Ia melajukan motornya, rasa cemas dalam dirinya membuat ia menghiraukan segala aturan lalu lintas. Masa bodoh dengan klakson orang yang marah akibat dirinya, ia terus menambah kecepatan motornya menuju sebuah rumah yang kini bersikan orang yang sedang berpesta. Ia memarkinkan motornya jauh dari rumah tersebut dan mulai masuk rumah itu tanpa melepas helm, tak lupa membawa kayu ditangannya.
Agnes mendobrak pintu tersebut dan menghajar orang-orang yang ada disana. Para musuhnya sedang berpesta dan ia datang untuk menghancurkan segalanya. Setelah semua dibuat babak belur, ia berjalan memasuki ruangan yang berada di ujung lorong dan mendobrak pintu tersebut.
"Rere," lirih Agnes. Ia melihat Rere terkurung di dalam ruangan tersebut dan tubuhnya babak belur. Ia tak sadarkan diri dan Agnes pun membopongnya keluar. Rere tidak sendirian, ada delapan orang yang terkurung dalam keadaan babak belur juga.
"Kau siapa?" tanya salah satu mereka.
"Tanyanya nanti, sekarang keluar!" tegas Agnes. Ketika keluar, para polisi datang dan mengamankan orang yang ada disana. Sahabatnya datang dan segera memanggil ambulan. Agnes melihat Sean ketakutan, setelah Rere dibawa menuju rumah sakit, ia berjalan menuju Sean. Sean pun menangis dan memeluknya.

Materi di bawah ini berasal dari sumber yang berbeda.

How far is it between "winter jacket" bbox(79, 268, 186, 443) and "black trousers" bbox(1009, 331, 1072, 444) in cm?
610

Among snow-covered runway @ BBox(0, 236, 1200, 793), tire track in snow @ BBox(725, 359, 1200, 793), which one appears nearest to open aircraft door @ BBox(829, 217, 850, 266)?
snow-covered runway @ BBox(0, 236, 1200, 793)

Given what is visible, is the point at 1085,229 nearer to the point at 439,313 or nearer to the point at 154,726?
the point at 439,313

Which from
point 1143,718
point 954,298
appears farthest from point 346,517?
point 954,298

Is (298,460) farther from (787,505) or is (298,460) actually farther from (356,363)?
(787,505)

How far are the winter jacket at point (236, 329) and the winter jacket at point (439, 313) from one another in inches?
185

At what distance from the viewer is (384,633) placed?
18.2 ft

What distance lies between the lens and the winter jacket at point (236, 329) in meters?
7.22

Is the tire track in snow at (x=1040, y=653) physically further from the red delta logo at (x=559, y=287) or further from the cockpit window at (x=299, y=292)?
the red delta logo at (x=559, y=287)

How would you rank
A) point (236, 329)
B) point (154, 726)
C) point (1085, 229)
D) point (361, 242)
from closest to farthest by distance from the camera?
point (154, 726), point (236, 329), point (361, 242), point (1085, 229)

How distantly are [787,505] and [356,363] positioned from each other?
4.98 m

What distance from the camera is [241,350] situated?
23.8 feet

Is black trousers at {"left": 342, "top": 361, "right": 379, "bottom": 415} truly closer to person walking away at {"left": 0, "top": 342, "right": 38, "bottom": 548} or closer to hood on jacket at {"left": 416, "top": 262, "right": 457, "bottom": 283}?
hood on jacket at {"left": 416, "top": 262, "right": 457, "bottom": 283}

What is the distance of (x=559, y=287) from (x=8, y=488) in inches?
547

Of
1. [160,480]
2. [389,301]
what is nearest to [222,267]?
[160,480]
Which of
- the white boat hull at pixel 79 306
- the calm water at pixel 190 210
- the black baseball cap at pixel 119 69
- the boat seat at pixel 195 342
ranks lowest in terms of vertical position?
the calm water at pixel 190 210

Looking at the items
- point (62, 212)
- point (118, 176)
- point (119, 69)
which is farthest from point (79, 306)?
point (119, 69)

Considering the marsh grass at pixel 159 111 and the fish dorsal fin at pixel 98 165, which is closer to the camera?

"Kak, maaf. Gue gak bermaksud celakai Rere. Serius, tadi sore kami berdua ke Mini Market karena Rere ingin stock permen. Tiba-tiba yang gue kira karyawan market, malah ngebius gue sama Rere. Dia ngebawa Rere pergi, maaf gue gak bisa jaga dia," ujar Sean sambil menangis.
Agnes tersenyum dan mengelus kepalanya. "Tak apa, dia akan baik-baik saja. Sekarang kalian pulang, ini udah malem, gue mau ke rumah sakit buat ngurus."
"Gue ikut," sahut Dika.
"Lu siapa ikut-ikut?" tanya Agnes.
"Dia genknya si Bastian, satu sekolah juga sama kita. Bawa dia sama lu, gue khawatir sama lu. Akhir-akhir ini lu sering keluar sampai lupa makan," ujar Hani.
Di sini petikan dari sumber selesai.